** Selected extract **
Polyfluorinated Amides as a Historical PFCA Source by Electrochemical Fluorination of Alkyl Sulfonyl Fluorides
2013-01-02T00:00:00Z (GMT) by
Polyfluorinated amides (PFAMs) are a class of compounds produced as byproducts of polyfluorinated sulfonamide synthesis by electrochemical fluorination (ECF). We measured four PFAM derivatives of perfluorooctanoic acid (PFOA) in a wide range of compounds, experimental materials, and commercial products synthesized by ECF. Initial screening was performed using headspace solid phase microextraction gas chromatography mass spectrometry (SPME-GC-MS), and quantification using in-house synthesized standards was accomplished with GC-MS using positive chemical ionization. Two monosubstituted PFAMs, N-methylperfluorooctanamide (MeFOA) and N-ethylperfluorooctanamide (EtFOA), were detected in the majority of materials that were analyzed. Two disubstituted PFAMs, N-methyl-N-(2-hydroxyethyl)perfluorooctanamide (MeFOAE) and N-ethyl-N-(2-hydroxyethyl)perfluorooctanamide (EtFOAE), were not detected in any sample, likely because they were never synthesized. The concentrations of PFAMs in the sulfonamide compounds under study ranged from 12 to 6736 μg/g, suggesting their historical importance as PFCA precursors. In each case, branched isomers for PFAMs were detected, providing further support for their link to an ECF source. A hydrolysis study performed at pH 8.5 showed no degradation of EtFOA to PFOA after 8 days due to the stability of the amide bond. The environmental fate of PFAMs is suggested to be volatilization to the atmosphere followed by oxidation by hydroxyl radical with a predicted lifetime of 3–20 days. Subsequent PFAM exposure to biota will likely lead to enzymatic hydrolysis of the amide linkage to give a PFCA. Human exposure to PFAMs may have contributed to the presence of branched PFOA isomers in blood by serving as an indirect source. The decline in PFOA concentrations in human blood is consistent with a significant drop in PFAM production concurrent with the POSF phase-out in 2000–2001.

** Exercise details **
Answer these questions from the abstract on polyfluorinated amides.
(a) What range of PFAM concentrations was found in the sulfonamide compounds?
(b) At what pH was the hydrolysis study run, and for how many days?
(c) What lifetime is predicted for PFAMs in the atmosphere?

** Provided information **
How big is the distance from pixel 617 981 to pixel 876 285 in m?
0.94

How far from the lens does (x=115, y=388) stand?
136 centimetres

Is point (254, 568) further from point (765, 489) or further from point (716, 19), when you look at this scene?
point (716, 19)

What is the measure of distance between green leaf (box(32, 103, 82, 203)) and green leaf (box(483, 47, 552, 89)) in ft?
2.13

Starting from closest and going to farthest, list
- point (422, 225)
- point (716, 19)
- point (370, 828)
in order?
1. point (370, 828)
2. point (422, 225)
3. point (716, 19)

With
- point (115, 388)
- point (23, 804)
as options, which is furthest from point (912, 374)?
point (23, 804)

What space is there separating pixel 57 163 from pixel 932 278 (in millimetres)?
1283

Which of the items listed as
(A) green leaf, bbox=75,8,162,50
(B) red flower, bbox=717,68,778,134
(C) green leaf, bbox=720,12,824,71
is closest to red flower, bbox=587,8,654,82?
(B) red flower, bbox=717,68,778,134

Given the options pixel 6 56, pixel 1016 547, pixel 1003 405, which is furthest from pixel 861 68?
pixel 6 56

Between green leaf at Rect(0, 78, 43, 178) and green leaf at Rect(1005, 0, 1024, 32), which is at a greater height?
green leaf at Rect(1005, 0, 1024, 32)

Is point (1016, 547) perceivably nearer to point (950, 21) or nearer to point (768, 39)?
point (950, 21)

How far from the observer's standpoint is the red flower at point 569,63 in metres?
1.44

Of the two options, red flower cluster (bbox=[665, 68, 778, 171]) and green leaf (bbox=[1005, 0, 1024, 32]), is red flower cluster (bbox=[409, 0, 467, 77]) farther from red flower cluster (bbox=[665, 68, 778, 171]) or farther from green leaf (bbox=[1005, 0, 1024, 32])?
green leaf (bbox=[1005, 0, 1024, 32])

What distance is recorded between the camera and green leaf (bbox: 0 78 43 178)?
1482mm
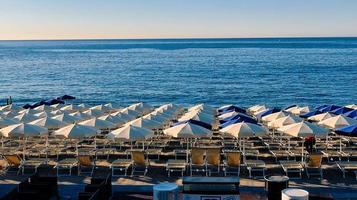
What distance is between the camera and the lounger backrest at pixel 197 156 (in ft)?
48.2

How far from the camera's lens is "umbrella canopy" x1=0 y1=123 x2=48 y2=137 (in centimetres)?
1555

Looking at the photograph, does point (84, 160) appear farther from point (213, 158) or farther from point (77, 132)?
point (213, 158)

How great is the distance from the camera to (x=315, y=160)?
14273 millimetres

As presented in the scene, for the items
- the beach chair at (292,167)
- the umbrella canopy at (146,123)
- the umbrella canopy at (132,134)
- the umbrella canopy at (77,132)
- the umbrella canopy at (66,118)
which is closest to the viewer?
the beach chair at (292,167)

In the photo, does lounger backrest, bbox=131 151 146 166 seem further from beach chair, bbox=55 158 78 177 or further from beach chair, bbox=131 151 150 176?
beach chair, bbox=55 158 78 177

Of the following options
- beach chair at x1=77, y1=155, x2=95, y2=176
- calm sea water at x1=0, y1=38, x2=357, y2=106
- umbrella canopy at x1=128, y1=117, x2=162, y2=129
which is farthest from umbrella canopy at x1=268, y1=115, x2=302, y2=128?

** Output of the task **
(a) 12 to 6736 μg/g
(b) pH 8.5, for 8 days
(c) 3–20 days